KL UCB Part One
03 September 2011

If you've read this blog so far, you're probably thinking "where's the maths?" So, let's get started. Today's paper is The KL-UCB Algorithm for Bounded Stochastic Bandits and Beyond.


We all know and love the multi-armed bandit problem, not least because Myna is based on it. The stochastic variant (typically) boils down to estimating a confidence region for the expected reward of each arm. Better algorithms have better ways of estimating this confidence region. The KL-UCB algorithm is a new algorithm that seems to have a particularly good way of estimating the confidence regions.

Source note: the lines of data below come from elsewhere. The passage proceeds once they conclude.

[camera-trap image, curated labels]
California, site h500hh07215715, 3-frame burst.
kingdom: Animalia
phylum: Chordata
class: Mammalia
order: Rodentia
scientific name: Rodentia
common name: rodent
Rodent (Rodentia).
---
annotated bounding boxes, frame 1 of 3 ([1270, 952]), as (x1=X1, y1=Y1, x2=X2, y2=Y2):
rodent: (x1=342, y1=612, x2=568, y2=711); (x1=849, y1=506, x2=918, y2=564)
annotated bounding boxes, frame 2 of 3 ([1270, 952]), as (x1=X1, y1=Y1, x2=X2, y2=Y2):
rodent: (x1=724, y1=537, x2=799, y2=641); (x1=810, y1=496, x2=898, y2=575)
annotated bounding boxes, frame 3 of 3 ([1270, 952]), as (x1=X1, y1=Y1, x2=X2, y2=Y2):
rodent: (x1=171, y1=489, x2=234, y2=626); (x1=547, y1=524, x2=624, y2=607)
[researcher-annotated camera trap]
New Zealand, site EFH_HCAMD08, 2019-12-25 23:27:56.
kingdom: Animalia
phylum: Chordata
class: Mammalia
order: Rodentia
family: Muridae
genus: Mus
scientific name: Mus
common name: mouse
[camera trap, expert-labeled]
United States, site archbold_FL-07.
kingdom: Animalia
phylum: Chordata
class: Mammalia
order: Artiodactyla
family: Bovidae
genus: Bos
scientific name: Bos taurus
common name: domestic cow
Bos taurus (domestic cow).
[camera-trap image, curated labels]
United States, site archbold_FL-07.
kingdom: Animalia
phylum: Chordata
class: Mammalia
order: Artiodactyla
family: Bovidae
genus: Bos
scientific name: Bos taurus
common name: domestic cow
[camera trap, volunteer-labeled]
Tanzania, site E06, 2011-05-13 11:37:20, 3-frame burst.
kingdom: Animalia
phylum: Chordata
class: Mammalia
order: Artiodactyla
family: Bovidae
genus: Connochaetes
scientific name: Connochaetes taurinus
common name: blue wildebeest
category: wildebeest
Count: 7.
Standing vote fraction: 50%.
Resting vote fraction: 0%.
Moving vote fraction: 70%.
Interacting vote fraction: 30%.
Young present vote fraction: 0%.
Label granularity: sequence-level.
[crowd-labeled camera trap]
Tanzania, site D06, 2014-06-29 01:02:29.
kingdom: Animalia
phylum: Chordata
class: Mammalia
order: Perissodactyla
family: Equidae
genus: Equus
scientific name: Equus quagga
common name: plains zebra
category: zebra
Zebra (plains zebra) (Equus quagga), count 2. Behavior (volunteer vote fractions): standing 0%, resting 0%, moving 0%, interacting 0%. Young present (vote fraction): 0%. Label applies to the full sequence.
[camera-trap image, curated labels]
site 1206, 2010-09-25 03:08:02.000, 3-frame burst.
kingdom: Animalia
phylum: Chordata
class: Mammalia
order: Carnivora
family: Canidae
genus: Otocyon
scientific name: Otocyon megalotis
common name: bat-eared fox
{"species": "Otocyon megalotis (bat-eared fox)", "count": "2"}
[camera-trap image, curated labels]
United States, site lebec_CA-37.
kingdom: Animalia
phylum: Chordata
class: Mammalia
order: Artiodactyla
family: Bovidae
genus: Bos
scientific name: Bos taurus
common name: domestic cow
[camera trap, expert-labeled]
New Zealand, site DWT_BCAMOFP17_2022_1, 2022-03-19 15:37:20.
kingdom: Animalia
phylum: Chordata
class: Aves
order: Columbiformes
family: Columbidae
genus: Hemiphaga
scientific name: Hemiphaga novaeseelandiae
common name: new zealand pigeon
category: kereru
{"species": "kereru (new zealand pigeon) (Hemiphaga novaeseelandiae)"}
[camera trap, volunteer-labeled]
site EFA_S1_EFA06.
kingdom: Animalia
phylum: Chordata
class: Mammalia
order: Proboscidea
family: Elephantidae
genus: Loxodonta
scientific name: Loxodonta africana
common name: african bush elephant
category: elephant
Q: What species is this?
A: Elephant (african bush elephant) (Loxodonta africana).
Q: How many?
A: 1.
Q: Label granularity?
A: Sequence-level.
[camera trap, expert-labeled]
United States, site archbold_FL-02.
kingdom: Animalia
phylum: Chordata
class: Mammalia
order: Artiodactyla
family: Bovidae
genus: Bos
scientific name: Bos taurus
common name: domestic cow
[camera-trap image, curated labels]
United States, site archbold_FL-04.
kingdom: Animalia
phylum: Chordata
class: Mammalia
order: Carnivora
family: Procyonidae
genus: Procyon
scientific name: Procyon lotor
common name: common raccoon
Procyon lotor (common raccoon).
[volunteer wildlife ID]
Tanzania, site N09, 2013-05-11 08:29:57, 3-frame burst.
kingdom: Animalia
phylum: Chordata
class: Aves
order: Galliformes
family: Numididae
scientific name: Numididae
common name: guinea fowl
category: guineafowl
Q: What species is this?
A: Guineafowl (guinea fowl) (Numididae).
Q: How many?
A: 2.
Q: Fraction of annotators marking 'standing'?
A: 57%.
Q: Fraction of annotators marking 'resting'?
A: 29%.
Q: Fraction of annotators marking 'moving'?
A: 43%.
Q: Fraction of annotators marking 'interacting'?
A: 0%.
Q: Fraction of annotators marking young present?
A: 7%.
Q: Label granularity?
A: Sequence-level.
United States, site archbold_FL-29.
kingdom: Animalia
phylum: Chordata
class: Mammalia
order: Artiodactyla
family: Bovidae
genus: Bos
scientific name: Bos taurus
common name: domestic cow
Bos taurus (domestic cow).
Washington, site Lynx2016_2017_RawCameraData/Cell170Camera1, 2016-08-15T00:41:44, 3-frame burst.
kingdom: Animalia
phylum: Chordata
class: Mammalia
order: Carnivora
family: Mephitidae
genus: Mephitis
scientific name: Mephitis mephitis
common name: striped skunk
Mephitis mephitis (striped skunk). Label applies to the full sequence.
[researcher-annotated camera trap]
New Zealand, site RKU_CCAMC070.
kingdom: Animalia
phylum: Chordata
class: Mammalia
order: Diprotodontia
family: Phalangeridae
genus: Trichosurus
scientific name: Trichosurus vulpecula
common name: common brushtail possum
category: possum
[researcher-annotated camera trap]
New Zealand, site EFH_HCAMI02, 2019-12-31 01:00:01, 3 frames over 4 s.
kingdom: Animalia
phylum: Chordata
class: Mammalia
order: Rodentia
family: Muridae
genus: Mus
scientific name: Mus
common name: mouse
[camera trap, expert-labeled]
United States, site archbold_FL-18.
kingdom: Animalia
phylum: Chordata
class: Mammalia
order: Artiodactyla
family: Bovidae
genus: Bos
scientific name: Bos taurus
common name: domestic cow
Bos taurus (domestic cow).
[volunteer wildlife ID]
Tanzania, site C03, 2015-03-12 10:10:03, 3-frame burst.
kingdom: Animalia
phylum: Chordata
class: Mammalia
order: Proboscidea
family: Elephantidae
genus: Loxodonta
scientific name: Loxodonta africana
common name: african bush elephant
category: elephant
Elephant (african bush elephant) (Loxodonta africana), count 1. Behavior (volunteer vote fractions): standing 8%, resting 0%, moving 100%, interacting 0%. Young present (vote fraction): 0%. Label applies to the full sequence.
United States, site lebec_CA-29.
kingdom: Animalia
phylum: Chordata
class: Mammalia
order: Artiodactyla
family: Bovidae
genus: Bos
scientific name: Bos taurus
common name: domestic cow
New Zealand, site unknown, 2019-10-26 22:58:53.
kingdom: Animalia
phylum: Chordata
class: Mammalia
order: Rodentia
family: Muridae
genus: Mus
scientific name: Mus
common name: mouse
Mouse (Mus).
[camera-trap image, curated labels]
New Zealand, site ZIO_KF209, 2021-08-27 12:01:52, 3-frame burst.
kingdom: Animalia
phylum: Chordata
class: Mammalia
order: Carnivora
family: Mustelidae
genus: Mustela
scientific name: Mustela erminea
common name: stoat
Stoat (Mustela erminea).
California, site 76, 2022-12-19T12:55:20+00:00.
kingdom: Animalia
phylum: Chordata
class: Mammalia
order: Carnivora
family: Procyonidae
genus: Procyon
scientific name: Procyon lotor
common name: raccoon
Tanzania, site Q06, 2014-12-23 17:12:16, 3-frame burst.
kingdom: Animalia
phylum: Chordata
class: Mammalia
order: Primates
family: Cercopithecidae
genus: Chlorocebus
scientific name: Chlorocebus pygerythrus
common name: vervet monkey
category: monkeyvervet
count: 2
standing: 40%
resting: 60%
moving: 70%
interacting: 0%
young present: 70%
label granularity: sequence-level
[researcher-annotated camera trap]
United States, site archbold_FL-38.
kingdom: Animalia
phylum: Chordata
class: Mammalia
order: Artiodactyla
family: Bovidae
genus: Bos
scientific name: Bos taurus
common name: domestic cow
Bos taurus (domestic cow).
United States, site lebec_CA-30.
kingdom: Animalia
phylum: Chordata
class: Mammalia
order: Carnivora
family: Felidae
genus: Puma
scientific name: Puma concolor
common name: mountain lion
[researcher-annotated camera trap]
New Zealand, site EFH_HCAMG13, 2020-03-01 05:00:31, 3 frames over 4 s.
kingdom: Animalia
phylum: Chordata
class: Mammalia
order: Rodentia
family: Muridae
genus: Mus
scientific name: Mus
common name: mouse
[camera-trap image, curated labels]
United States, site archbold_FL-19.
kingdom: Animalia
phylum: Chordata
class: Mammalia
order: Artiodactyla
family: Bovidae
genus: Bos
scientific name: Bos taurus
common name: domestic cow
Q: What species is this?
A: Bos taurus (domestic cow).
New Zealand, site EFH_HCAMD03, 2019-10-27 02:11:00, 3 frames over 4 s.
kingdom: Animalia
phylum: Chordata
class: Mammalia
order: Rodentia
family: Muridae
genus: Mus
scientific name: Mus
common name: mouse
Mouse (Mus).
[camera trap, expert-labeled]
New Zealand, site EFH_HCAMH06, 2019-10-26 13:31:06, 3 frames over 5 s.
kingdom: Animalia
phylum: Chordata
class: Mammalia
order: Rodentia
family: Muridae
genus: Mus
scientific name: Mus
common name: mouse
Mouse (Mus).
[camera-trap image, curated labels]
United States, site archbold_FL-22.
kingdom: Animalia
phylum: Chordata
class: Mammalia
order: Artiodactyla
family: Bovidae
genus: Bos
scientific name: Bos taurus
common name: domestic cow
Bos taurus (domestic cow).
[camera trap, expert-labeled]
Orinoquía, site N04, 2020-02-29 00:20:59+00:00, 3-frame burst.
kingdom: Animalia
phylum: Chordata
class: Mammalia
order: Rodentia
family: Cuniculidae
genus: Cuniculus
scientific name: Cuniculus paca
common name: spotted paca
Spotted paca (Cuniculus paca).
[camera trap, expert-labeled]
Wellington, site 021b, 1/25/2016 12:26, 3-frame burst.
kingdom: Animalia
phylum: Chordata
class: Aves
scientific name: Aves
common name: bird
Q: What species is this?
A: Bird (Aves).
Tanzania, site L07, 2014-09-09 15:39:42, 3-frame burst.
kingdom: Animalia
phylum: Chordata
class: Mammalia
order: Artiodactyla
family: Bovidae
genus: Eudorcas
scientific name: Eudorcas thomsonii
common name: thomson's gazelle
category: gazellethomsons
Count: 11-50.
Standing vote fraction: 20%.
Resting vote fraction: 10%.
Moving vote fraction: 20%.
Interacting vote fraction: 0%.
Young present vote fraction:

  • Time \( t = 1, 2, \ldots, n \)
  • Choice of arm at each \(t\), \(A_t \in \{1, \ldots, K \}\)
  • Rewards \( X_t \) are i.i.d. conditional on \( A_t \) with expectation \( \mu_{A_t} \)
  • Policy is the (possibly randomised) decision rule that given the history of interactions \( (A_1, X_1, A_2, X_2, \ldots, A_{t-1}, X_{t-1}) \) choses the next action \( A_t \)
  • The best arm \( a^* \) has expected reward \( \mu_{a^*} \)
  • The aim is to minimise regret \( R_n \), the difference between the sum of reward up to horizon \( t = n \) and the reward that could have been accumulated if only the optimal arm had been chosen.


The definition of reward (i.i.d.) means we're dealing with a stochastic bandit problem (cf non-stochasitc and non-stationary problems). Within this class of bandit problemss there are parametric and non-parametric variants. In the parametric case we assume \(X_t\) given \(A_t = a\) belongs to some parametric family \( \{ p_\theta, \theta \in \Theta_a \} \). In this case a lower bound on performance, and an optimal policy, have been known since the dawn of time. Somewhat later, a lower bound was proven on the number of times a sub-optimal arm is chosen. Let \(a\) be a sub-optimal arm with parameters \(p_{\theta_a}\), \(n\) the time step, and \(N_a(n)\) the number of times arm \(a\) is chosen. Then,

\[ N_a(n) \geq \left( \inf_{\theta \in \Theta_a: E[p_\theta] > \mu_{a^*}} \frac{1}{KL(p_{\theta_a}, p_\theta)} + o(1) \right) log(n) \]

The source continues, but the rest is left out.